▸ **Stated task 1**
How many lines of the records contain the word "window"? Reply with the number only.

▸ **Page extract**

To give you some context of how that compares to typical numbers, we normally take in more than 500 million Tweets a day which means about 5,700 Tweets a second, on average. This particular spike was around 25 times greater than our steady state.
Twitter managed to run with a single-master MySQL until 2010 and they still use it, along with their own sharding infrastructure, to store tweets.
Engineering is set up with (mostly) self-contained teams that can run independently and very quickly. This means that we bias toward teams spinning up and running their own services that can call the back end systems. This has huge implications on operations, however.
We’ve traded our fragile monolithic application for a more robust and encapsulated, but also complex, services oriented application. We had to invest in tools to make managing this beast possible. Given the speed with which we were creating new services, we needed to make it incredibly easy to gather data on how well each service was doing. By default, we wanted to make data-driven decisions, so we needed to make it trivial and frictionless to get that data.

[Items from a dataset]
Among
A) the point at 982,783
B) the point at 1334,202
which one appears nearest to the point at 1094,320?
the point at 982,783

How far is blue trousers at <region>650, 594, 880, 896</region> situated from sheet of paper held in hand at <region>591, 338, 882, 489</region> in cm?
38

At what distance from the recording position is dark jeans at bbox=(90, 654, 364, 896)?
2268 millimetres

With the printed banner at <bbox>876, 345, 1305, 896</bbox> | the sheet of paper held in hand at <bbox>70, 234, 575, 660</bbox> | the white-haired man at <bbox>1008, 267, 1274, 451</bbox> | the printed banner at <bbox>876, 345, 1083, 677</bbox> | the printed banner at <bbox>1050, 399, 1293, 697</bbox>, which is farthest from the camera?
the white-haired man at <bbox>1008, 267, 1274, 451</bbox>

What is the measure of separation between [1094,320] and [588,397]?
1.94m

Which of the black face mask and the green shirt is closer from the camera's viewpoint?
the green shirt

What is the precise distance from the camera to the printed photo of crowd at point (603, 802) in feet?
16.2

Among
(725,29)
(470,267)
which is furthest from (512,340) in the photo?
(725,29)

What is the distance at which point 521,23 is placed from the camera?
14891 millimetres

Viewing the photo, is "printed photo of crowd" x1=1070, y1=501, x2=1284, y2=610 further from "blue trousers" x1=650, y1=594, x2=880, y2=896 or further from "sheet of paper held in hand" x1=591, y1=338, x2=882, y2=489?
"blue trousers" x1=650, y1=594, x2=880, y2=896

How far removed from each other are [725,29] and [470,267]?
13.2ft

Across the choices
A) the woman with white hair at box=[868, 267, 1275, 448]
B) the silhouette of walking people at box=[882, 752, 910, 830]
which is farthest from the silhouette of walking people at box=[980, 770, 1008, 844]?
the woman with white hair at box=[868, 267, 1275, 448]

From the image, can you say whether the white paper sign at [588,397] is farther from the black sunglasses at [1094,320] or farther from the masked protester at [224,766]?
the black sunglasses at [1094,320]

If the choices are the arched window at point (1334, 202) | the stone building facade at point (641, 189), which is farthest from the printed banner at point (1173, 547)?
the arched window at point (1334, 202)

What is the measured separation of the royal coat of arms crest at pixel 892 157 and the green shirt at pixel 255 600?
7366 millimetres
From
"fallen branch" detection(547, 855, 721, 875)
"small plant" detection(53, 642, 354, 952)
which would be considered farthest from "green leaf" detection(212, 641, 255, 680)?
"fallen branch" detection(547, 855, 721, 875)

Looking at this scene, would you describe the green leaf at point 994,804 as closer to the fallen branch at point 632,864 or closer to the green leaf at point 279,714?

▸ **Stated task 2**
Can you retype the passage on Twitter's engineering above, in full and word for word?

▸ **Response 1**
2

▸ **Response 2**
To give you some context of how that compares to typical numbers, we normally take in more than 500 million Tweets a day which means about 5,700 Tweets a second, on average. This particular spike was around 25 times greater than our steady state.
Twitter managed to run with a single-master MySQL until 2010 and they still use it, along with their own sharding infrastructure, to store tweets.
Engineering is set up with (mostly) self-contained teams that can run independently and very quickly. This means that we bias toward teams spinning up and running their own services that can call the back end systems. This has huge implications on operations, however.
We’ve traded our fragile monolithic application for a more robust and encapsulated, but also complex, services oriented application. We had to invest in tools to make managing this beast possible. Given the speed with which we were creating new services, we needed to make it incredibly easy to gather data on how well each service was doing. By default, we wanted to make data-driven decisions, so we needed to make it trivial and frictionless to get that data.